What you are asked to do
Wherever the line that contains "Chris Abate Email & Phone Number" falls, repeat it and the lines after it exactly until the records end, without any pictures.

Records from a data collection
____________

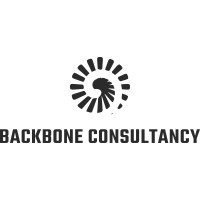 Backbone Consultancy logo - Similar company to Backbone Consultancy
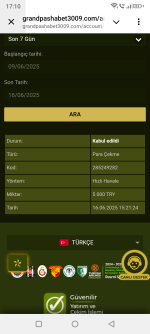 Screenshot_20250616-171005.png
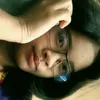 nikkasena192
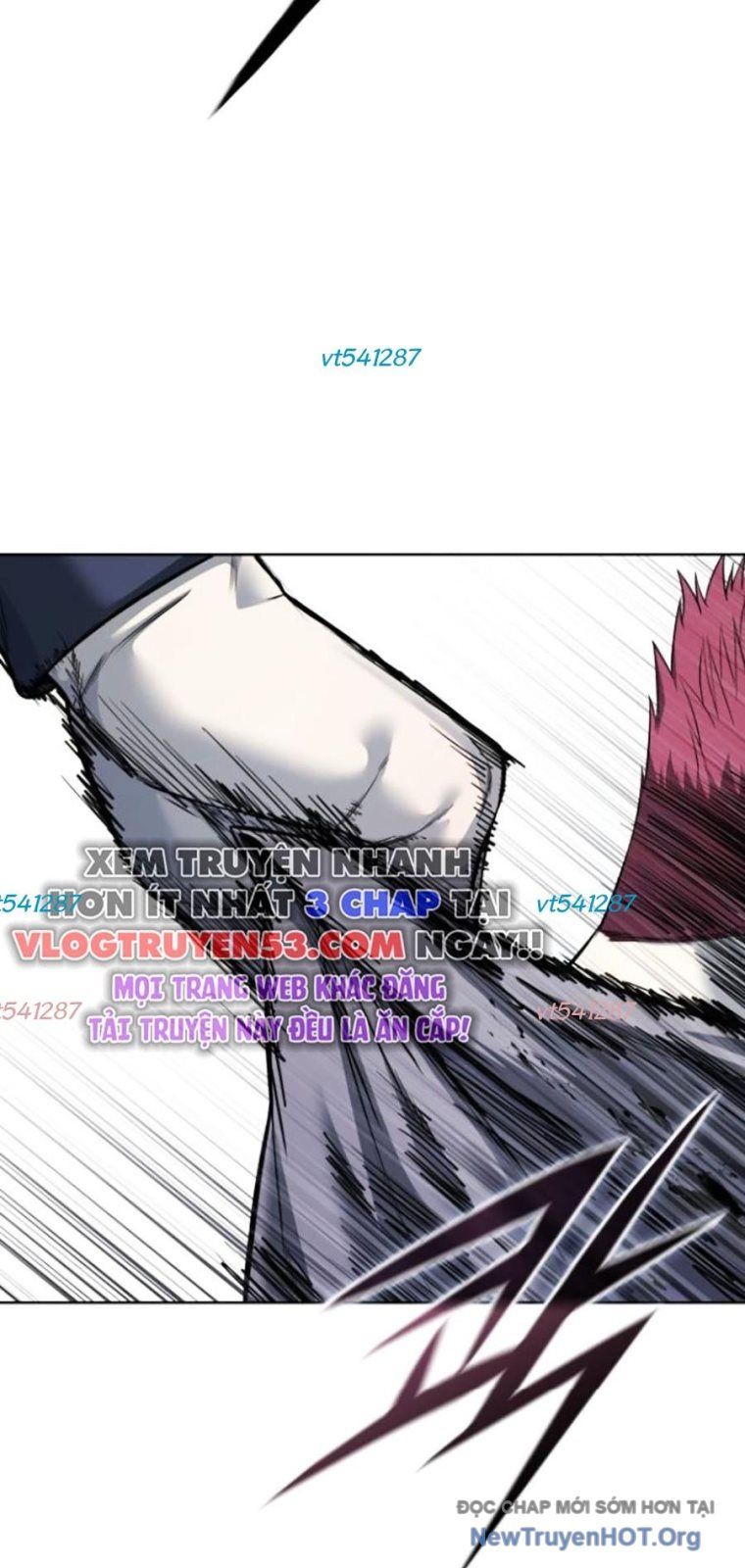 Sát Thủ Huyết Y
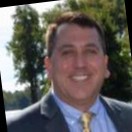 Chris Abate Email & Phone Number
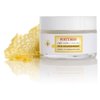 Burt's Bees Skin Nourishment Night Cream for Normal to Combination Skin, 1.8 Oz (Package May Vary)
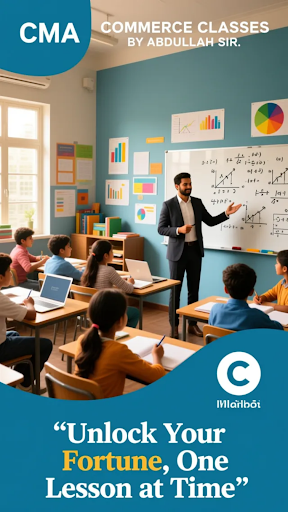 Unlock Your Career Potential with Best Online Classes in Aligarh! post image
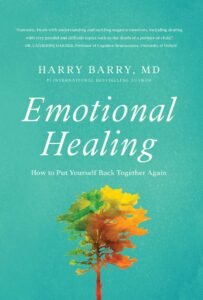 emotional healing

____________

Completed task
 Chris Abate Email & Phone Number
 Burt's Bees Skin Nourishment Night Cream for Normal to Combination Skin, 1.8 Oz (Package May Vary)
 Unlock Your Career Potential with Best Online Classes in Aligarh! post image
 emotional healing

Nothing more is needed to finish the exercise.